Juventus are the most popular football team in Italy. Also the most hated. They are, if you like, the Manchester United of Italian football. They are based in the city of Torino (Turin), where there is another team, Torino, who are traditionally more supported by the locals. Juve have tifosi (fans) all over Italy, notably in the poorer areas of the south where they don’t have a potent football team of their own to support. And Juventus are potent. They have won Serie A, the Italian equivalent of the Premier League, for each of the last nine seasons. Even when Sir Alex Ferguson was at the peak of his powers, Manchester United never came close to that level of domination.

In total, Juventus have won the scudetto for being the Serie A champions of Italy 36 times. That’s precisely double the next best, held by both Internazionale and Milan, the two teams from Milano. But if you’re a Juve fan, that’s still not enough. For them, the total is 38. You see, there is frequently something dodgy about calcio (football) in Italy. One of the best football books I’ve ever read is The Miracle of Castel di Sangro by Joe McGinnis (published in 1999), which is at times uplifting but also disheartening and revealing in the way in which it delves into corruption at lower-level Italian football. Juventus have been doing that at the very top.


Juventus bought Cristiano Ronaldo from Real Madrid in order to try to win a third Champions League

The subject is among the topics dealt with by Herbie Sykes in his recent book Juve!: 100 Years of an Italian Football Dynasty (which is pictured on the home page). Before he became the England manager, Sven-Goran Eriksson was the manager of Lazio, a Serie A team from Rome. They won the title in 2000 after Juventus had squandered a nine-point lead, which was itself unusual. I remember reading when Eriksson came to England how he realised that football here was not endlessly fascinated, as was the case in Italy, with the identity of the referees for the respective matches each weekend. In Italy, the referee can be utterly fundamental to the outcome. In the early part of this century, that was especially the case when it came to Juventus.

Briefly, the low point here was the Calciopoli scandal, whereby a fixer for Juventus called Luciano Moggi would ensure the right referees (from Juve’s perspective) got to referee the matches that mattered most. After the scandal broke, Moggi was sentenced to over five years in prison. Juve were stripped of their titles for 2005 and 2006 (hence the 36 vs 38 scenario) and demoted to Serie B. One of the implicated referees was Massimo De Santis, who also got jail time. As Sykes wrote: “When the story broke, he was set to be Italy’s representative at the 2006 World Cup. Quite what that says about Italian football doesn’t bear thinking about.” However, as you will have gathered, a year out of the top flight has not done much to dent Juve’s domination. In one important respect, the opposite has happened. At the start of the 2011-12 season, the club opened its new stadium, making it one of only four teams in Serie A to own its own facility. The others are Atalanta, Sassuolo and Udinese; in other words, none of Juve’s chief rivals can generate its matchday revenues, which are similar to those of the leading Premier League teams.

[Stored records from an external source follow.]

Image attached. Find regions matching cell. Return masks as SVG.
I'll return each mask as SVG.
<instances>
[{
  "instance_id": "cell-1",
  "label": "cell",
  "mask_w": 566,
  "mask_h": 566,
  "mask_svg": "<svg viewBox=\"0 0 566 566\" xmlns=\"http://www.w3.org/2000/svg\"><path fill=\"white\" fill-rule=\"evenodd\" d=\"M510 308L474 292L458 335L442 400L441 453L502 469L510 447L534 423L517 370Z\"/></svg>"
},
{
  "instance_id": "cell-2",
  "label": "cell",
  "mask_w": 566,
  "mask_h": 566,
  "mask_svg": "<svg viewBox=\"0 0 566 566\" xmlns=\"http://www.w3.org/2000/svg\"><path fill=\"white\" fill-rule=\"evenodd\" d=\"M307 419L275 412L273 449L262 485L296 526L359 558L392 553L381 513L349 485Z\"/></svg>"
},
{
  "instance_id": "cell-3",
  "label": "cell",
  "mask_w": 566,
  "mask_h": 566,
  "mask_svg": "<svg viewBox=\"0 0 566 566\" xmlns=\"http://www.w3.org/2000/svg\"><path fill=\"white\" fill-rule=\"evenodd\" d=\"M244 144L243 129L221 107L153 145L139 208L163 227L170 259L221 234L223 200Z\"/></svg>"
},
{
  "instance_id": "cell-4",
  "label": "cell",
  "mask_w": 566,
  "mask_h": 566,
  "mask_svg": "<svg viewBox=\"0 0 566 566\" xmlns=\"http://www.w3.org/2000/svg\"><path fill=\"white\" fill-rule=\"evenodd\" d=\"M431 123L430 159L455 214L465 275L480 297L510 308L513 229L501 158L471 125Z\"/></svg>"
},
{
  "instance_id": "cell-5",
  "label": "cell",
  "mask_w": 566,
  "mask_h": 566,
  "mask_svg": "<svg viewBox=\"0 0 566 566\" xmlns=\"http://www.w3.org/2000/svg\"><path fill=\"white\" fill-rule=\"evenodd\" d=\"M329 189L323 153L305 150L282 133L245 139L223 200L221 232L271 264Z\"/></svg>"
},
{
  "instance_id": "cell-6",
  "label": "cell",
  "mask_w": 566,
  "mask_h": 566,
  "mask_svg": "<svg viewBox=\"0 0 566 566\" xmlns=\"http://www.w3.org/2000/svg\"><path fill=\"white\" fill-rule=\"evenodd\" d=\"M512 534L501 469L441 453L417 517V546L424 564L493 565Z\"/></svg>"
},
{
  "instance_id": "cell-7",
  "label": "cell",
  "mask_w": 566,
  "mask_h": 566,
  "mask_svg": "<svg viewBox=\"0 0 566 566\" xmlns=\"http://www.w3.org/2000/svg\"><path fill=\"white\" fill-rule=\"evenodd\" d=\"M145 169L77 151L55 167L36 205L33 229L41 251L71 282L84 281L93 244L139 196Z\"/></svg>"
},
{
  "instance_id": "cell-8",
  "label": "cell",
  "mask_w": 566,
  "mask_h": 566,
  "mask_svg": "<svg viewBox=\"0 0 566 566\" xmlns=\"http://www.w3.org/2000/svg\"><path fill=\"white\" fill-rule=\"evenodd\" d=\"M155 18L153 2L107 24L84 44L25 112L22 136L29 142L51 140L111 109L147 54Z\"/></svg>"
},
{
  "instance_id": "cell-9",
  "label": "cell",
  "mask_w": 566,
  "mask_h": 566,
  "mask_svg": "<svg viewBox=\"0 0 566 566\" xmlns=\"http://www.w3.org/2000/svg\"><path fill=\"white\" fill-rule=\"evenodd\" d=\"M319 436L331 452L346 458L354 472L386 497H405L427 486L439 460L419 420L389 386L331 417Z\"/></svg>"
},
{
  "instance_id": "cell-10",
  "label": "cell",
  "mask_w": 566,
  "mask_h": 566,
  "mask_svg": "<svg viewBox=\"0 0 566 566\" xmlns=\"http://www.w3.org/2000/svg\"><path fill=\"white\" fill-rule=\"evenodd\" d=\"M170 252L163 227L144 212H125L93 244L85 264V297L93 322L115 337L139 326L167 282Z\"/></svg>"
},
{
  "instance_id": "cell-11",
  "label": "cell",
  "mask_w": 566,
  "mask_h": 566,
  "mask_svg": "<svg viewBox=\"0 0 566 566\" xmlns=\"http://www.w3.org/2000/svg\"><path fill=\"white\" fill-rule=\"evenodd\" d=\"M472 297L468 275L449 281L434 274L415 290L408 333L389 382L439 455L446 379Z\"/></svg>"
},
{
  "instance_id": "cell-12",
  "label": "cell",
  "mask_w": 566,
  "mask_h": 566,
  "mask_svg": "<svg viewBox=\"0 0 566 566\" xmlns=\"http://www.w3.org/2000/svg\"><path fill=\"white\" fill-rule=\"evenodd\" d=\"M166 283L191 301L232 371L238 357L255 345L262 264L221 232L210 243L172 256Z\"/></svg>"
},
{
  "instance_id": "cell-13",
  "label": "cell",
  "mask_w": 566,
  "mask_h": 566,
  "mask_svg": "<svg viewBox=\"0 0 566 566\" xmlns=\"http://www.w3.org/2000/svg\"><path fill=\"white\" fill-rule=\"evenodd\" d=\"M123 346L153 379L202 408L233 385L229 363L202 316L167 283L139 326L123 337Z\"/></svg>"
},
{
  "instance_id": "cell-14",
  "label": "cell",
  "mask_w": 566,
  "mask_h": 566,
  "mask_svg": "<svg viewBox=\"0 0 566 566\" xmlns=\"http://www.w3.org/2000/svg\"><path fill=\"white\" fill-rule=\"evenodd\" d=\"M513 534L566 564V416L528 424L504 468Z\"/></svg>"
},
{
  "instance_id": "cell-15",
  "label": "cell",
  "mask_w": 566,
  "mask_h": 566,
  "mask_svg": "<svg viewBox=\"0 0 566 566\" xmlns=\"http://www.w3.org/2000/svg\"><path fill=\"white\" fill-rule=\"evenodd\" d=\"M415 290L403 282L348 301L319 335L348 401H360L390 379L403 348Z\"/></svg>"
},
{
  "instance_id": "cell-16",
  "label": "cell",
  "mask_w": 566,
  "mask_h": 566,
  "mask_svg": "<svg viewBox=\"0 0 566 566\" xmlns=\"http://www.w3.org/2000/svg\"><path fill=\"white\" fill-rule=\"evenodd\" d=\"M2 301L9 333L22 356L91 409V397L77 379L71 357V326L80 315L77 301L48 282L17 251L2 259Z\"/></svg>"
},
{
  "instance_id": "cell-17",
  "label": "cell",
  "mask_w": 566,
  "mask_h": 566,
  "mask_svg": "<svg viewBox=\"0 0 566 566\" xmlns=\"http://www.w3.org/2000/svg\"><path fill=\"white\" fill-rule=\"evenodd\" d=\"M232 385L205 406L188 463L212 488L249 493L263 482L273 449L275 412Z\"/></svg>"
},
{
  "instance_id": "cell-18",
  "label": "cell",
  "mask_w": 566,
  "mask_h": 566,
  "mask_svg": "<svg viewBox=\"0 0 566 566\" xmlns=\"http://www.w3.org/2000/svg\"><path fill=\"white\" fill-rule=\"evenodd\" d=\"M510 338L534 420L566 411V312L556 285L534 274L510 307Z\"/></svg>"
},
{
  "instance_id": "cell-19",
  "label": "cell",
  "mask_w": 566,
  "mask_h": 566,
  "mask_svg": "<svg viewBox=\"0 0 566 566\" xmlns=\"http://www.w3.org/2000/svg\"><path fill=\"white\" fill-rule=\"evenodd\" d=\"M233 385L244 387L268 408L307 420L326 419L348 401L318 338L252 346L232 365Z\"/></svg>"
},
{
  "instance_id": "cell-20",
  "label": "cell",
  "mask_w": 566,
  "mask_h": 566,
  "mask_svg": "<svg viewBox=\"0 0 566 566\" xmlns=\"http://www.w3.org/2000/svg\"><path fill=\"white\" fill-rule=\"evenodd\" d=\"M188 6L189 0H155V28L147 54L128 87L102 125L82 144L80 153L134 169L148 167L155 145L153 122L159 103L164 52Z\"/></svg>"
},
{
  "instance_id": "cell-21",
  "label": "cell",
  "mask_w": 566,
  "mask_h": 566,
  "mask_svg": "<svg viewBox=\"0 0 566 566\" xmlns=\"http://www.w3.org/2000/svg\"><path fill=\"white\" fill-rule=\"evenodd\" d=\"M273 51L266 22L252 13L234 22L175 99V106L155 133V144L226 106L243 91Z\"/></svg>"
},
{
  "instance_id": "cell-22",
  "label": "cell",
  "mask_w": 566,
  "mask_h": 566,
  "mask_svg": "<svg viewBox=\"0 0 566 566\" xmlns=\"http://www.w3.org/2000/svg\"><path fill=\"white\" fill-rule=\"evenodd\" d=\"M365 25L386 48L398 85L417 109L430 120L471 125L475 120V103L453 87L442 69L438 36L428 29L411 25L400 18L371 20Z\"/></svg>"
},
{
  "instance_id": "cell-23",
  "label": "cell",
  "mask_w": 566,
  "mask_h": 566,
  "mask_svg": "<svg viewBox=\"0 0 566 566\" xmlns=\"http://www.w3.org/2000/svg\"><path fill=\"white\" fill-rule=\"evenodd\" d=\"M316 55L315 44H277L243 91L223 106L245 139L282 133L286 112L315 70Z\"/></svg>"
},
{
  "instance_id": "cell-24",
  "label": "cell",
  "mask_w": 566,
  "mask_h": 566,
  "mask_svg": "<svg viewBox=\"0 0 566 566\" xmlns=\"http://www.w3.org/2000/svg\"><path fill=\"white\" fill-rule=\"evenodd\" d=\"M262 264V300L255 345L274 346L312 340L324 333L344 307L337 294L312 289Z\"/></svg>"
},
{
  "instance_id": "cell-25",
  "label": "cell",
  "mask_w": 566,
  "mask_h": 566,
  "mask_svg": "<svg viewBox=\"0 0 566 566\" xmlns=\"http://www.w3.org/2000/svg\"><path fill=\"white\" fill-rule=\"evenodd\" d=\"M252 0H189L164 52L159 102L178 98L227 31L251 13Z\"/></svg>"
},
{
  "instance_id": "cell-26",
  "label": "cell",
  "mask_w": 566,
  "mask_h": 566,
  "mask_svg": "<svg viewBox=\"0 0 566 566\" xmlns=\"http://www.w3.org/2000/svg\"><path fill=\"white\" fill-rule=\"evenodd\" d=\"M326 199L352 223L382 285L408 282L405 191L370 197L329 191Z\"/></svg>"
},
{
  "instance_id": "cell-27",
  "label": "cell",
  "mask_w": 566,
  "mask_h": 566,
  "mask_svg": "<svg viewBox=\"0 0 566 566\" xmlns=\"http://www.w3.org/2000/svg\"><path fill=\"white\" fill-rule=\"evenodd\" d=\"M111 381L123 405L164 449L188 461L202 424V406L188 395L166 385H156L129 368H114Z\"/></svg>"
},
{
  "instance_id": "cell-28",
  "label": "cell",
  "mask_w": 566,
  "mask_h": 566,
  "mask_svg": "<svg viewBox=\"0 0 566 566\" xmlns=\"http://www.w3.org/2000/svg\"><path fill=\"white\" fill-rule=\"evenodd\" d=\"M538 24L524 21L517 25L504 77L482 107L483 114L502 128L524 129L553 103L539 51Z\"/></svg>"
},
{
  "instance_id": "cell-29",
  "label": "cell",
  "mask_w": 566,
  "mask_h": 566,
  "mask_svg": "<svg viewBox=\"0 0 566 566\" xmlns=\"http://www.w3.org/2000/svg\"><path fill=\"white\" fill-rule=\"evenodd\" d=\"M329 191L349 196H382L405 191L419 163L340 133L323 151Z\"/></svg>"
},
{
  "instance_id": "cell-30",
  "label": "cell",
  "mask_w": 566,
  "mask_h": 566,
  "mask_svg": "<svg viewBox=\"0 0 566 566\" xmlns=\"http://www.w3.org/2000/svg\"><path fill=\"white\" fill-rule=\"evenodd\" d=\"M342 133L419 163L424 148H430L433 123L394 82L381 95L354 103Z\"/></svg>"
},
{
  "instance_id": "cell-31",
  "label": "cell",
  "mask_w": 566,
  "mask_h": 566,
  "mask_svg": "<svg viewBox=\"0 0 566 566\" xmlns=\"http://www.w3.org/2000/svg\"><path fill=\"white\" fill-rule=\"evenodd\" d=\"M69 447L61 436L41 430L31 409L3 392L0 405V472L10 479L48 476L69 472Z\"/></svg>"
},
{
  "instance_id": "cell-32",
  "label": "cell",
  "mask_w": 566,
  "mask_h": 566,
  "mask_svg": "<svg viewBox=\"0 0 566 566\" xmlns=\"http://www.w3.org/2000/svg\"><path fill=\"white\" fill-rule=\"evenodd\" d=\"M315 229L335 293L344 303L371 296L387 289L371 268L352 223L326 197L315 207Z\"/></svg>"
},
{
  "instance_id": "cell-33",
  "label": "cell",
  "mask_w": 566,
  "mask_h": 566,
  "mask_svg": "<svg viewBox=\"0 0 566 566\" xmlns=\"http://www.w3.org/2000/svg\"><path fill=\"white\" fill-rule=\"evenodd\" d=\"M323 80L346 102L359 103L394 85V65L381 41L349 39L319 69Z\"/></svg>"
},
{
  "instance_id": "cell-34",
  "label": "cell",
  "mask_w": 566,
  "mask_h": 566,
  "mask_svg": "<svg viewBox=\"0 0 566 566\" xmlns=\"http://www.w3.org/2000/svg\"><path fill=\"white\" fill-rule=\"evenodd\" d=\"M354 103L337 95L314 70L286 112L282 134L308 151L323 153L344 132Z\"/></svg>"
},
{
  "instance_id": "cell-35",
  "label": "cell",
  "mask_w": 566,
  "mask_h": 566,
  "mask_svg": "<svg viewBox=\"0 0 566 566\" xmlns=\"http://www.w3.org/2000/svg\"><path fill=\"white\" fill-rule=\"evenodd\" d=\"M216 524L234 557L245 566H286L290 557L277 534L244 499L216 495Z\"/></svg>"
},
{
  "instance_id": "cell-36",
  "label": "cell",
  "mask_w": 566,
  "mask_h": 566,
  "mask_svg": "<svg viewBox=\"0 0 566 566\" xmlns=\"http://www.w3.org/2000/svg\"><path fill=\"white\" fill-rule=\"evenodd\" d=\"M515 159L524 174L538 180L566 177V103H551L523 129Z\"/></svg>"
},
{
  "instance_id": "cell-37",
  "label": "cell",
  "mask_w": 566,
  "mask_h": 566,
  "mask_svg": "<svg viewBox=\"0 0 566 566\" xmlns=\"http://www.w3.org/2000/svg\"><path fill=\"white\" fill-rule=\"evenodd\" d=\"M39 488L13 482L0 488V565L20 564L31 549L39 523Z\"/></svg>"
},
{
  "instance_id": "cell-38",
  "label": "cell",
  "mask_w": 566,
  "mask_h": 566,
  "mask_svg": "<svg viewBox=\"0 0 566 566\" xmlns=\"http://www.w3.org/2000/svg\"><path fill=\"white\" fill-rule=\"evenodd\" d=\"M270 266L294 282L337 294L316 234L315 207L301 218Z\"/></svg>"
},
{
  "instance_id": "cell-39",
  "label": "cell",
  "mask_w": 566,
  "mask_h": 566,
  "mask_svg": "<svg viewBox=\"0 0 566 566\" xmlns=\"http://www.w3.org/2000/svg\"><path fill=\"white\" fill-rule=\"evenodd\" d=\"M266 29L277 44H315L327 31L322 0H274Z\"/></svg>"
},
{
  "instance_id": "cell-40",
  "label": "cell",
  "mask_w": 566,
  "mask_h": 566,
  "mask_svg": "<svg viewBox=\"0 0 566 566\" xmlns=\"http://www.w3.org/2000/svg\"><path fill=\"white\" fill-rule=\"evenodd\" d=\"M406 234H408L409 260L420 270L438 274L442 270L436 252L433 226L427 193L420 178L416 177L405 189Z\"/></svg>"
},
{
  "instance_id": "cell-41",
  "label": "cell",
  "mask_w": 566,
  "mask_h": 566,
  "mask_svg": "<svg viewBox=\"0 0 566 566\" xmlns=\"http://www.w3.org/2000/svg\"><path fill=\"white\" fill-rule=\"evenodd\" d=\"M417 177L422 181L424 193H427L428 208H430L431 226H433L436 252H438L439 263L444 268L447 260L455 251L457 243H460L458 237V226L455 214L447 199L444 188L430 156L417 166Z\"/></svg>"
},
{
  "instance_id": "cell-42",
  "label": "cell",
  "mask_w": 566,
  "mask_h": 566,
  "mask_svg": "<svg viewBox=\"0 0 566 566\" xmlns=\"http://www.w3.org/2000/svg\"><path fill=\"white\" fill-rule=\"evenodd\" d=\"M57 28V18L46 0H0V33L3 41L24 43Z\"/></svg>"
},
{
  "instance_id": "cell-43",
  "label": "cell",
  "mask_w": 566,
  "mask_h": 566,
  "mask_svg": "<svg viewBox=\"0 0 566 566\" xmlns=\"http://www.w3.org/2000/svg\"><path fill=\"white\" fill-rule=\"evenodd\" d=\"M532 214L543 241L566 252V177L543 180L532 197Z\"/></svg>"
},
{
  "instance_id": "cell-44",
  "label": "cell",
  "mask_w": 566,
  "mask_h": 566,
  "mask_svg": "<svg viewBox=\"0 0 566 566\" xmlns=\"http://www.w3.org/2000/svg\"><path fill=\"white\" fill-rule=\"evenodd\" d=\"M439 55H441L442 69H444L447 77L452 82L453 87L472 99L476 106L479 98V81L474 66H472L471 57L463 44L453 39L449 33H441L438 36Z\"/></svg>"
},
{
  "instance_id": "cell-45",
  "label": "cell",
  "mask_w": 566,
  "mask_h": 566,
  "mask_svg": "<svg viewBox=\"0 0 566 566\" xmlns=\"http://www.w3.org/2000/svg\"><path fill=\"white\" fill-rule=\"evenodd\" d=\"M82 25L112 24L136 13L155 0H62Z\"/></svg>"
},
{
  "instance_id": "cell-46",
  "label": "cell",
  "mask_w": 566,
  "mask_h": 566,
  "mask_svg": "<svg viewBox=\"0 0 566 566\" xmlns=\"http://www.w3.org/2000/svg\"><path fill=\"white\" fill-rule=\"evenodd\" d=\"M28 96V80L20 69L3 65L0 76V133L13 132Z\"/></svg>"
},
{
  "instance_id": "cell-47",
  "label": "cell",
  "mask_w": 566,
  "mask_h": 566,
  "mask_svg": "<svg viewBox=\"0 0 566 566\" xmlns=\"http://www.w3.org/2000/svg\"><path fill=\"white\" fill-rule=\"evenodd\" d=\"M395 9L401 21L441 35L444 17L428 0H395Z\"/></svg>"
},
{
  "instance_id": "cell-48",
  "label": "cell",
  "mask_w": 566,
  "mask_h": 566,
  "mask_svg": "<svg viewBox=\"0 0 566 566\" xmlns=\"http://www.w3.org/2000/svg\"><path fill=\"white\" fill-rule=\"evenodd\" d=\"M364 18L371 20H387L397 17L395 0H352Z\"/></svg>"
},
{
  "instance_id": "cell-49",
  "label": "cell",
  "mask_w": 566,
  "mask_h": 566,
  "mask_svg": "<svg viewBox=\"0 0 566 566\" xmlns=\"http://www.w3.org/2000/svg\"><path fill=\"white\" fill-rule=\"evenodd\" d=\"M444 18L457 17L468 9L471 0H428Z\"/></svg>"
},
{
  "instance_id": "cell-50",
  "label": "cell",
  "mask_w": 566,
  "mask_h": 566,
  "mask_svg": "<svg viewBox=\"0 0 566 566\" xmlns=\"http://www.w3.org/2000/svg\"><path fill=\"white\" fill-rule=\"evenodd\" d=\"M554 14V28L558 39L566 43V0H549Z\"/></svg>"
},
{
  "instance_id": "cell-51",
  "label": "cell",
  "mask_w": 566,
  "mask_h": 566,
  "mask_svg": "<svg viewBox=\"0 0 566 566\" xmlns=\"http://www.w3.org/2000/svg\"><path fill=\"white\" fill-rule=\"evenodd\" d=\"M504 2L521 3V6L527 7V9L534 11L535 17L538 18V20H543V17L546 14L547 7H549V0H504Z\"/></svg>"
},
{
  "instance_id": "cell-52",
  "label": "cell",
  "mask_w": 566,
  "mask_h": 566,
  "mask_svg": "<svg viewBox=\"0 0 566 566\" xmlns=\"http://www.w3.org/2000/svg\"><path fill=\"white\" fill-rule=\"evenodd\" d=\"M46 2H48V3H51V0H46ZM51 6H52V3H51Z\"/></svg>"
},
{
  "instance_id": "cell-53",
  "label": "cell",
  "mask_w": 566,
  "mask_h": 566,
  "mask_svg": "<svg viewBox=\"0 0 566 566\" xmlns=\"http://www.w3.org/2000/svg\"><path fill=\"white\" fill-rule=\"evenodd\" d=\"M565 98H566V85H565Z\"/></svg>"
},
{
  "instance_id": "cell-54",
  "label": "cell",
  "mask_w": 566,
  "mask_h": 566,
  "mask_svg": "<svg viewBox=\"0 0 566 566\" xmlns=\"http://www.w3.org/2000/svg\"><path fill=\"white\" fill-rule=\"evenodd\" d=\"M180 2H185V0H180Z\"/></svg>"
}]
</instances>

Despite their hegemony at home, Juventus have been able to translate that power into winning the European Cup/Champions League just twice, one of those occasions being in 1985 when they beat Liverpool 1-0 in the immediate aftermath of the Heysel Stadium disaster. (Maybe it’s harder to secure refereeing compliance in European competition?) Since they beat Ajax of Amsterdam in 1996, they have gone to the final five times and lost them all. They play Porto of Portugal on Tuesday in their home leg in the round of the last 16, trailing 2-1 from the first match.

And Serie A this season? At the time of writing, Juve have 14 matches to play. They are third in the table, ten points behind the leaders, Inter, and four behind Milan. Juve have a game in hand on both of them. On consecutive weekends in May they play at home to Milan and then Inter. After that, there will be just one match to go. By then we will know if they are still on for title Numero Dieci – in a row!